▶ _AIM OF THE TASK_
Show each line in the rows below that contains the word "greater". Case counts, so a line matches only if the capitalization is the same.

-- Start --

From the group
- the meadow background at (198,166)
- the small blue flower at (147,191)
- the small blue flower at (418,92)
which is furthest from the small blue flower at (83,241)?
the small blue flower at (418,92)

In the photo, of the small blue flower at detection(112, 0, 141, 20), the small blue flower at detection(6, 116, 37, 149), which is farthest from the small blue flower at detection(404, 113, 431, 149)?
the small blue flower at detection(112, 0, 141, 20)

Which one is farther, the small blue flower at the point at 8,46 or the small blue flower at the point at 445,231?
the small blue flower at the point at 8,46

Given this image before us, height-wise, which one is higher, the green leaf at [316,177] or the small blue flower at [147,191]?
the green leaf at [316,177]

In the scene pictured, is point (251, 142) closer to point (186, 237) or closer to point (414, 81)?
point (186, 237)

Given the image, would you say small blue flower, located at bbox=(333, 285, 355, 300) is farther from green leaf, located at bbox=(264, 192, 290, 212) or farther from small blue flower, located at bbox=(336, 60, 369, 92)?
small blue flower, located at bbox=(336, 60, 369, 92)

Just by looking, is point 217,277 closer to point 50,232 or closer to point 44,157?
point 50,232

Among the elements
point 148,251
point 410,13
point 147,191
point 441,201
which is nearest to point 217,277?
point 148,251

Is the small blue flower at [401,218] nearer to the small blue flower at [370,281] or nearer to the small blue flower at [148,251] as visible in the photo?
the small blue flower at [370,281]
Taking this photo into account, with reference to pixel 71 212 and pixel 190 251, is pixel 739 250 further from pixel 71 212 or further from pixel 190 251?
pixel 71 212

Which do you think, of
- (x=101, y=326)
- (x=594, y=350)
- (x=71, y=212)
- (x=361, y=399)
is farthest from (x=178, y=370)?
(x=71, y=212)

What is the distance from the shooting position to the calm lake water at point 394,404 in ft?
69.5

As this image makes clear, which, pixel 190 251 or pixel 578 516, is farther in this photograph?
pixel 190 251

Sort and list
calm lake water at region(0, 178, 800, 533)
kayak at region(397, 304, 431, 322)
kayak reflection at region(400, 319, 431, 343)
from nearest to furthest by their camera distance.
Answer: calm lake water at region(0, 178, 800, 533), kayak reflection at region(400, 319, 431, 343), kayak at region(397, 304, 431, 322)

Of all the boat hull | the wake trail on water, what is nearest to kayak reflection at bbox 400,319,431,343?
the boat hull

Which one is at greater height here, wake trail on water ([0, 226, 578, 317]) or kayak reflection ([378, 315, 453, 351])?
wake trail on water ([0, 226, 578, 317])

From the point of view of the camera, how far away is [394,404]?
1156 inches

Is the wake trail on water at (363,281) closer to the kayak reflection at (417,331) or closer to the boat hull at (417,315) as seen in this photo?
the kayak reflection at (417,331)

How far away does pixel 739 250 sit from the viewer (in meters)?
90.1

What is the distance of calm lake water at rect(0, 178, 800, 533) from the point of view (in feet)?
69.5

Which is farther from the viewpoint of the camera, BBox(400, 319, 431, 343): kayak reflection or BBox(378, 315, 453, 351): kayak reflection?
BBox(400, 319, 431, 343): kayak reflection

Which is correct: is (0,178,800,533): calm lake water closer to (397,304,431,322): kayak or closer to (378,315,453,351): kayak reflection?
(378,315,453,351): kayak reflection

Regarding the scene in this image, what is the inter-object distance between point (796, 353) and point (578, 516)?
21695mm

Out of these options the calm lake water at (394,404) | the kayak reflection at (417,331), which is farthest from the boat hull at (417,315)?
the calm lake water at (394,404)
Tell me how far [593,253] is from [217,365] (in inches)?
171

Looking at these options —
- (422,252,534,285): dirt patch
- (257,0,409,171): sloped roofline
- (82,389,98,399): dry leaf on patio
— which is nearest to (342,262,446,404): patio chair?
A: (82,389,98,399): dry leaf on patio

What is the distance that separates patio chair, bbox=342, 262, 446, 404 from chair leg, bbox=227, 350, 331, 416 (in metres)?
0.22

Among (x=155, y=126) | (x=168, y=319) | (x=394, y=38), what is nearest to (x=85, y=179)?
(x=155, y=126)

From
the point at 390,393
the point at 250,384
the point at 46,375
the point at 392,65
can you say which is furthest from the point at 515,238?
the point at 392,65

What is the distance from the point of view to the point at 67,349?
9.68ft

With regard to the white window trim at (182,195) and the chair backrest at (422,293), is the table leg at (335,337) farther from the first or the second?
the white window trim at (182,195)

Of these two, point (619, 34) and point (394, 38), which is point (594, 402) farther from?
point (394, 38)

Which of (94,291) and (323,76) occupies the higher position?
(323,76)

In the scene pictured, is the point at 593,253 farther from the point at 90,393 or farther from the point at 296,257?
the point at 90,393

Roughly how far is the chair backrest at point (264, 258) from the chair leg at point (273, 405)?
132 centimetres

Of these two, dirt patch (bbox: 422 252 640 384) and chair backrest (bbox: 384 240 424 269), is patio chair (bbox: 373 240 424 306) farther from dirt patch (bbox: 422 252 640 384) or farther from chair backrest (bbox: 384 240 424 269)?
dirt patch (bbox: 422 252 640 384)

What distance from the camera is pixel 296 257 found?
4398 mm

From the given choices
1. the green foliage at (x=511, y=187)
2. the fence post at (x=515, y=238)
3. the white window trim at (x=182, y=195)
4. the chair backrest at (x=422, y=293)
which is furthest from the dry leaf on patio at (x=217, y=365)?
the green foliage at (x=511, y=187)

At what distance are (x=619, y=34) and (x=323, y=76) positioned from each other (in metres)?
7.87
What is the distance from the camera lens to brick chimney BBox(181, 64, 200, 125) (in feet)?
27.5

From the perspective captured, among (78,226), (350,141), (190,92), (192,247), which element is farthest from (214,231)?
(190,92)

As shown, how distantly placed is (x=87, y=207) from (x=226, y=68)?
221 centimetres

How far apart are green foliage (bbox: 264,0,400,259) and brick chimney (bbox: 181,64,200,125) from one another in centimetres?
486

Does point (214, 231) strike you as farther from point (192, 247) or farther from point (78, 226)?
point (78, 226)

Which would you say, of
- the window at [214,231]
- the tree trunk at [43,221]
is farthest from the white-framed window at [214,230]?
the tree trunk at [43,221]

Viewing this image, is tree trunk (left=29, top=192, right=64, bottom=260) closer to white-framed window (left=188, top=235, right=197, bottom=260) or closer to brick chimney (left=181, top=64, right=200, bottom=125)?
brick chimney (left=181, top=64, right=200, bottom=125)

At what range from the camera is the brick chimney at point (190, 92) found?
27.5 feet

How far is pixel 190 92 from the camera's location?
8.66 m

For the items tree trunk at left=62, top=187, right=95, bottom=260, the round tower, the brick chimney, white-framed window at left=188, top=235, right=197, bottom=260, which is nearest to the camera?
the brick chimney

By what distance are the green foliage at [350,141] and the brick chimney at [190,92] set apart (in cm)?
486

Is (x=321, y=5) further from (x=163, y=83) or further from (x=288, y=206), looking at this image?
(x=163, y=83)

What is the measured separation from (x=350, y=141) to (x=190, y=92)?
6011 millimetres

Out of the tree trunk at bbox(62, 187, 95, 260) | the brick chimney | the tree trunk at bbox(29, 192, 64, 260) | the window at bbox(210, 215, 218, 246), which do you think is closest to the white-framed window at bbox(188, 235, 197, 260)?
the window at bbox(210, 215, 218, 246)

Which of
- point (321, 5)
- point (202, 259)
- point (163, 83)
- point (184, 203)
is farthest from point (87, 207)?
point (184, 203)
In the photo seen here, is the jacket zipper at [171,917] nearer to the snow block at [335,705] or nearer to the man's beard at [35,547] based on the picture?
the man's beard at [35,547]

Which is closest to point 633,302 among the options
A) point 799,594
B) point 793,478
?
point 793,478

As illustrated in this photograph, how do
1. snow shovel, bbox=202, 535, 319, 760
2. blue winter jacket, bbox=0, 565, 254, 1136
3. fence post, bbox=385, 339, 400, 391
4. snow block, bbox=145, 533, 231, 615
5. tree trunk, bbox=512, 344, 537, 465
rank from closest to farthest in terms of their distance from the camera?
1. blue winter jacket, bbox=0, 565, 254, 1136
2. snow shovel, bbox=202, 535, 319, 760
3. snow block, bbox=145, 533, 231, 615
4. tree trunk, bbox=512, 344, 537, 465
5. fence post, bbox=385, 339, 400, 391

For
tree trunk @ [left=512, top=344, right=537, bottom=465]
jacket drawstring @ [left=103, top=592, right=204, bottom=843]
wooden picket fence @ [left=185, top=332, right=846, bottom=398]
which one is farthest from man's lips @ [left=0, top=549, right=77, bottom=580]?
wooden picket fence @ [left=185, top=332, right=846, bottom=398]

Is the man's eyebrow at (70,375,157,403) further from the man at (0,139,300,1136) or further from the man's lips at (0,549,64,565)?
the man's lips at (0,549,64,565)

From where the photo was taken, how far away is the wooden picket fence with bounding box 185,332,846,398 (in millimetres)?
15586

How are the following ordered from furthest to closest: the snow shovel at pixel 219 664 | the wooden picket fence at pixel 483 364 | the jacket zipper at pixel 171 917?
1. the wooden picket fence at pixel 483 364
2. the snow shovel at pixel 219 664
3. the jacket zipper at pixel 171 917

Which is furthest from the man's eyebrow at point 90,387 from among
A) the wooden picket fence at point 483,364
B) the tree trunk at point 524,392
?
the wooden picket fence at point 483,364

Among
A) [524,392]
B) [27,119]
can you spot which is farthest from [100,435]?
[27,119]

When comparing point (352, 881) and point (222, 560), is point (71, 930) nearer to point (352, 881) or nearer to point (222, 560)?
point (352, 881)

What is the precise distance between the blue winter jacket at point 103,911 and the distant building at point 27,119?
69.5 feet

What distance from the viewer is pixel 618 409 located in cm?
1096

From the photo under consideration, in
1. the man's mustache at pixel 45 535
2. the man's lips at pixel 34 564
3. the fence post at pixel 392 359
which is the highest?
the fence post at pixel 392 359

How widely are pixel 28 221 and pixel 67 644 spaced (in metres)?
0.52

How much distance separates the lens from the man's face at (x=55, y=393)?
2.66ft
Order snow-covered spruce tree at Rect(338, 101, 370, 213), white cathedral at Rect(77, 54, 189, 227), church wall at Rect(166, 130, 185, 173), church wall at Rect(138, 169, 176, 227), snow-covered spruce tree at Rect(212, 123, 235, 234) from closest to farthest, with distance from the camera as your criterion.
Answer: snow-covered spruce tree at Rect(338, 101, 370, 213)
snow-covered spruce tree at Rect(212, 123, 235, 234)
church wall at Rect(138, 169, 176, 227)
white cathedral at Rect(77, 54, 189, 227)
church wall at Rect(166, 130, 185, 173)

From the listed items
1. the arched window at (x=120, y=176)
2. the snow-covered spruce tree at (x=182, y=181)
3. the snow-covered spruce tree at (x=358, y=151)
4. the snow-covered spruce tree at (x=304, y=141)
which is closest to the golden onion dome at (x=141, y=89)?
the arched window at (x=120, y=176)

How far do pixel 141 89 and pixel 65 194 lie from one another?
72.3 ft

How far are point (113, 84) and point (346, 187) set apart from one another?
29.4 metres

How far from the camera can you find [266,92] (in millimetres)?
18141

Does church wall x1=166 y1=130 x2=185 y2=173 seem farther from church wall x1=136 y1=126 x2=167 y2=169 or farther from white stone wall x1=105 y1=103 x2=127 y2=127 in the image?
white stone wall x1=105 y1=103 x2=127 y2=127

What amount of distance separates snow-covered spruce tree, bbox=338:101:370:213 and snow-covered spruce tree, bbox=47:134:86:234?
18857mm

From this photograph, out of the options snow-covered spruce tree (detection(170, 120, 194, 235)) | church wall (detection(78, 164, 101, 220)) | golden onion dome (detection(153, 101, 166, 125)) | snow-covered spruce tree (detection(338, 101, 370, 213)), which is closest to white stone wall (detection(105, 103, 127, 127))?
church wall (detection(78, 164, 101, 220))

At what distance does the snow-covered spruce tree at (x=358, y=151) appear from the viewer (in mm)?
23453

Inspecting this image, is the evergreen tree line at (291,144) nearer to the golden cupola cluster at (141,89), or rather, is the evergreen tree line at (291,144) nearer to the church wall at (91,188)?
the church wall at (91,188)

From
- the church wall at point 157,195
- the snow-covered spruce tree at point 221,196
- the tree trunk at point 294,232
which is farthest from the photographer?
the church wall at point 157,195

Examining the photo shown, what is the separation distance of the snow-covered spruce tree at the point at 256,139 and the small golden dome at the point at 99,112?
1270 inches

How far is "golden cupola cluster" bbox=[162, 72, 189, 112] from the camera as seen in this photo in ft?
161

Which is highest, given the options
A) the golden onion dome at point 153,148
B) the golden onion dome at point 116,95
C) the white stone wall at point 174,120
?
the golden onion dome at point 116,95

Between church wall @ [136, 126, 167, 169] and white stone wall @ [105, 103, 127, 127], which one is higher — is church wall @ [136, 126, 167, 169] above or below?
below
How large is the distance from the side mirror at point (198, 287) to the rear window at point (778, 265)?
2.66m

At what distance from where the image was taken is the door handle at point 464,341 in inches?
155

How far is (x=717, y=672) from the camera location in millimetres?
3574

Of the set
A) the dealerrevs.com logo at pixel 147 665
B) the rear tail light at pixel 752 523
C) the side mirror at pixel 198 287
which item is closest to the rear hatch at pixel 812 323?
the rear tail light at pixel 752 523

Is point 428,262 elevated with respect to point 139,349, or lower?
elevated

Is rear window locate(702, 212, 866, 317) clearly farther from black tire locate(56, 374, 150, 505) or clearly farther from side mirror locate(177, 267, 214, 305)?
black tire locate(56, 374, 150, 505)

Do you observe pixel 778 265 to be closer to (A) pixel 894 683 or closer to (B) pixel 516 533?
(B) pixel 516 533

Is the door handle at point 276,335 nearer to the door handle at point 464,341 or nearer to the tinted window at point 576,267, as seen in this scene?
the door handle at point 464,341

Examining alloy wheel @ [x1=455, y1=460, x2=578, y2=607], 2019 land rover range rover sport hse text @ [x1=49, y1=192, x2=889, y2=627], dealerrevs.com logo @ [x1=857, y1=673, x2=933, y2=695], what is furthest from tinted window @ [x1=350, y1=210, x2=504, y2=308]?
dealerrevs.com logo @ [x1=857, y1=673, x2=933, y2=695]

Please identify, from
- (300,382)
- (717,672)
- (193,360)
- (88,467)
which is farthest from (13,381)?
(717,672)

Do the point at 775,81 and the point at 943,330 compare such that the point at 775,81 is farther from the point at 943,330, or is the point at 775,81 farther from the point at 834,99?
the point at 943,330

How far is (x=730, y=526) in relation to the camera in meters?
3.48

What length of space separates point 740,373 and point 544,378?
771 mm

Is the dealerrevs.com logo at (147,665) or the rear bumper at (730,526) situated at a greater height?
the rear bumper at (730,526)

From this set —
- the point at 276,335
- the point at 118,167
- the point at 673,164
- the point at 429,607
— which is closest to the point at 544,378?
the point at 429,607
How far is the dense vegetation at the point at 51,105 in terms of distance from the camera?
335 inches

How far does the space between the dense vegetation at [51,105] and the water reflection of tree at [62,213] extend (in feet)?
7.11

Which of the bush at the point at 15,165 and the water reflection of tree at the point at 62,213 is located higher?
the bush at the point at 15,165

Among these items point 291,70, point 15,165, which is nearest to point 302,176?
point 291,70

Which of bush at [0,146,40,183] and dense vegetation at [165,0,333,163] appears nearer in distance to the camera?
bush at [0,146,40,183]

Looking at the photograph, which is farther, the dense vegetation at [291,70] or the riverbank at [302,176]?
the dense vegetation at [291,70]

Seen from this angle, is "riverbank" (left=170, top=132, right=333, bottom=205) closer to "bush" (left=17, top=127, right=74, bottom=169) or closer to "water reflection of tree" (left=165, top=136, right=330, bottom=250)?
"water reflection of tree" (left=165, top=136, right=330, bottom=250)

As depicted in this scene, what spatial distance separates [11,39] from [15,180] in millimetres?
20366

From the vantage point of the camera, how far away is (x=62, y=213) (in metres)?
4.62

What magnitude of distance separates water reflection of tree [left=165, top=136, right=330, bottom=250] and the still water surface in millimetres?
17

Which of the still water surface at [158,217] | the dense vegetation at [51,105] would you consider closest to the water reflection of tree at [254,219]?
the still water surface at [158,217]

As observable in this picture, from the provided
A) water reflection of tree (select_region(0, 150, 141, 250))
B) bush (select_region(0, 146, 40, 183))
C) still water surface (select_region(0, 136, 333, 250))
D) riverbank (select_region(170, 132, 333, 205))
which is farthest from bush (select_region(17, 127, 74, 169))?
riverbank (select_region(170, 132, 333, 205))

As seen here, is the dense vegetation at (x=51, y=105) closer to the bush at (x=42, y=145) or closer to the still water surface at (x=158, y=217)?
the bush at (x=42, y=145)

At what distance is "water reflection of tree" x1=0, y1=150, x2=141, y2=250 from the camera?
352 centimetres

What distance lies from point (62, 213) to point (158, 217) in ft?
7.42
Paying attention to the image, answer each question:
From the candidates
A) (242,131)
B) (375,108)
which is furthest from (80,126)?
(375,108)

-- End --

▶ _FULL ANSWER_
Which one is at greater height here, wake trail on water ([0, 226, 578, 317]) or kayak reflection ([378, 315, 453, 351])?
Is the dealerrevs.com logo at (147,665) or the rear bumper at (730,526) situated at a greater height?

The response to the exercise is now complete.